The next day we were climbing by 2:30 a.m. Ice gave way to snow, and Steve’s trailbreaking helped us conserve energy. After snaking along a snowy ridge, we came to a huge rock tower called the Gendarme. The Japanese had pioneered a route up this that involved 10 meters of Al, an ice slot protected by bolts, and then another Al section. This 50-meter pitch was the key to accessing the upper slopes. Once again, Steve’s four previous recons benefited us in routefinding. The pitches were mixed and we saw more evidence of the Japanese: bolt anchors and bleached fixed lines pointed the way.

At 3:03 p.m. Bruce and I stood on the summit; K7’s third ascent. We were ecstatic and drank in the views. After a round of high-fives and self-portraits, we started down. Since we had brought only one rope, we were forced to do about 30 half-rope raps. We reached the bottom of the Gendarme by 7:30 and our tent at 11:15. Sleep came easily.

The next morning we descended Steve’s route, which required hundreds of meters of downclimbing on ice and setting the occasional rappel. When we finally hit the safety of the glacier, we were elated and relieved to be down.

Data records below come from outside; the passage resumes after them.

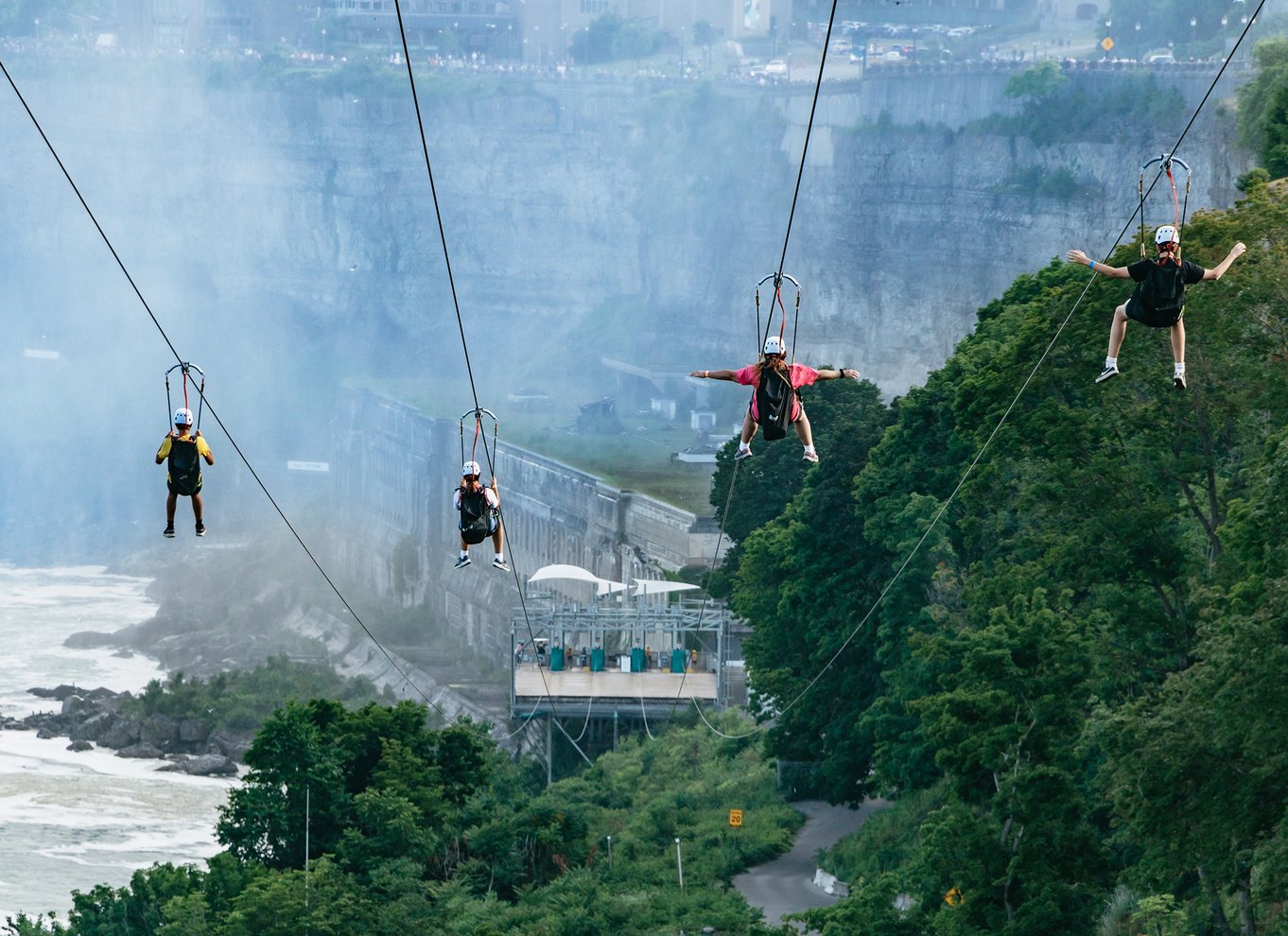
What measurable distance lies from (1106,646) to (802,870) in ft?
60.9

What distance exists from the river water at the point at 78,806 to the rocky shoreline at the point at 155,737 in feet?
2.85

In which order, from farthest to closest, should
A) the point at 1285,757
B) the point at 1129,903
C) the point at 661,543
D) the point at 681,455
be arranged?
the point at 681,455
the point at 661,543
the point at 1129,903
the point at 1285,757

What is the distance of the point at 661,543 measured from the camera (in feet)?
401

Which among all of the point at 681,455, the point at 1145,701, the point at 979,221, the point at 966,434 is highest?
the point at 979,221

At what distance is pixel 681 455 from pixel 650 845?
9167 cm

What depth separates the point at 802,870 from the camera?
68.2m

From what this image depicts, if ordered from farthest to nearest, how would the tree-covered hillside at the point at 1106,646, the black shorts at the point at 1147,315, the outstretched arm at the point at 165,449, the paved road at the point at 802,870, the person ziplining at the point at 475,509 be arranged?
the paved road at the point at 802,870 < the tree-covered hillside at the point at 1106,646 < the person ziplining at the point at 475,509 < the outstretched arm at the point at 165,449 < the black shorts at the point at 1147,315

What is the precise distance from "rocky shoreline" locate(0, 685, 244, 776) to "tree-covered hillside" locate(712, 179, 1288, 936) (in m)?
59.2

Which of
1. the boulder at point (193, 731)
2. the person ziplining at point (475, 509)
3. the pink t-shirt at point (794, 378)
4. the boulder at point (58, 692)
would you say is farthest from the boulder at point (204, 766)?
the pink t-shirt at point (794, 378)

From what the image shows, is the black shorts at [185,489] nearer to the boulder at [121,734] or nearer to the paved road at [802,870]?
the paved road at [802,870]

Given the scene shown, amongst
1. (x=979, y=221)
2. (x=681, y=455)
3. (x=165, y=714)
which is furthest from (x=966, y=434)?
(x=979, y=221)

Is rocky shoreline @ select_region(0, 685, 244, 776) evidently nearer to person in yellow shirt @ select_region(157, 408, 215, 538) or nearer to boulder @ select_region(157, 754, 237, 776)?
boulder @ select_region(157, 754, 237, 776)

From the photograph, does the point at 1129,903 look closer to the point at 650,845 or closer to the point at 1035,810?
the point at 1035,810

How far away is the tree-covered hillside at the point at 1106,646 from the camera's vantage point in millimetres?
41750
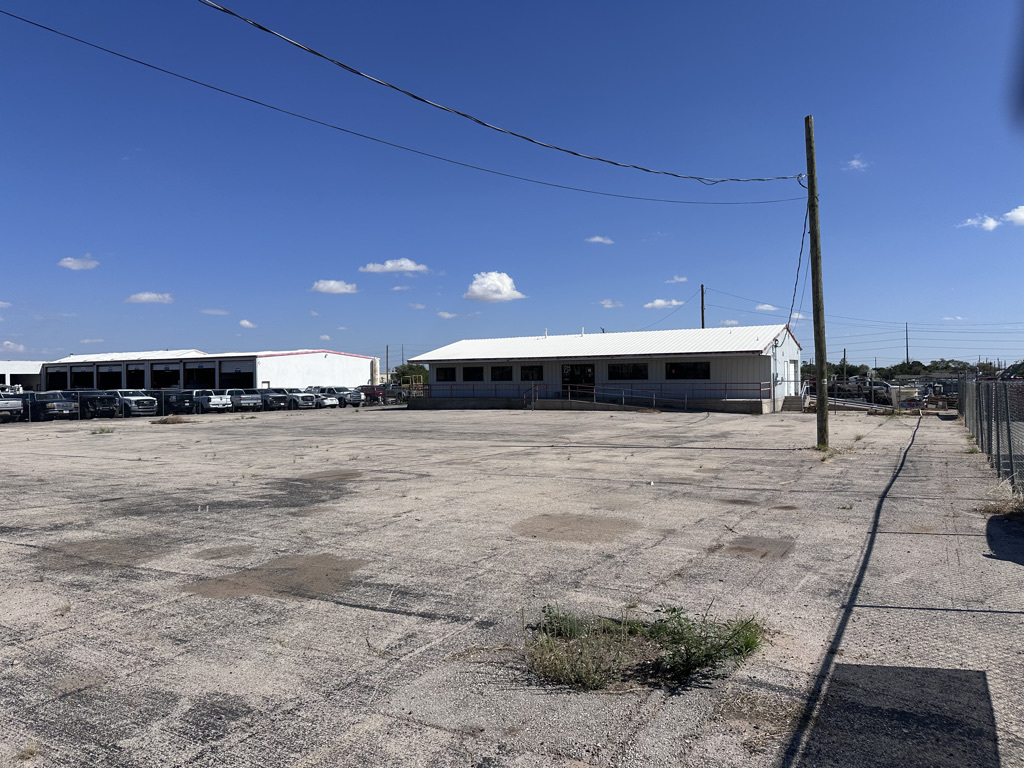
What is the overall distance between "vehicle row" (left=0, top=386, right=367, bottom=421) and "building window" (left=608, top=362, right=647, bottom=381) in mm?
19537

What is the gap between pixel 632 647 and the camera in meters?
4.85

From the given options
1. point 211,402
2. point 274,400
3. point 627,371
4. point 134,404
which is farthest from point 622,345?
point 134,404

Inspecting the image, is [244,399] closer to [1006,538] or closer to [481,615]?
[481,615]

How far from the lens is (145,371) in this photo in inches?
2625

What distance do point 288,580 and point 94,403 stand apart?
38.6 meters

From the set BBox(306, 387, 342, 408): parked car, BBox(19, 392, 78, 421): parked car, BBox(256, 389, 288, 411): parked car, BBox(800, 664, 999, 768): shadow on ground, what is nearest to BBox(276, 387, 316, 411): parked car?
BBox(256, 389, 288, 411): parked car

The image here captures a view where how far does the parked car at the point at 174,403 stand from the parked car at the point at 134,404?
38 cm

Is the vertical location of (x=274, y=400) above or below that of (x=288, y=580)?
above

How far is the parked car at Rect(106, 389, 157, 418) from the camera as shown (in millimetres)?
40219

I have to hand it to the Japanese for their vision and stamina to pull off the first ascent. The fact that they were young and inexperienced university students on their first big climb makes it even more impressive. We found only a fraction of their bolts, and the only fixed rope we saw was on our summit day. My guess is that most of the ropes were avalanched off long ago. The route Bruce and I did was a beautiful line with hard mixed climbing that’s worthy of another ascent.

Summary of Statistics

Area: Pakistan Karakoram, Charakusa Valley

Ascent: Alpine-style ascent of the Japanese Route on K7 (6,934m) (2,400m, VI Al M6 WI5+). Significant new pitches added on and below the Fortress. Bruce Miller and Doug Chabot. Four days to the summit, one down; July 24-28, 2004.

A Note About the Author:

Born in New Jersey in 1964, Doug Chabot learned how to climb and ski at Prescott College. He migrated north in 1986 and made Bozeman, Montana his home. During the winter months he's director of the Gallatin National Forest Avalanche Center, while in the summer he works for Exum Mountain Guides in Grand Teton National Park.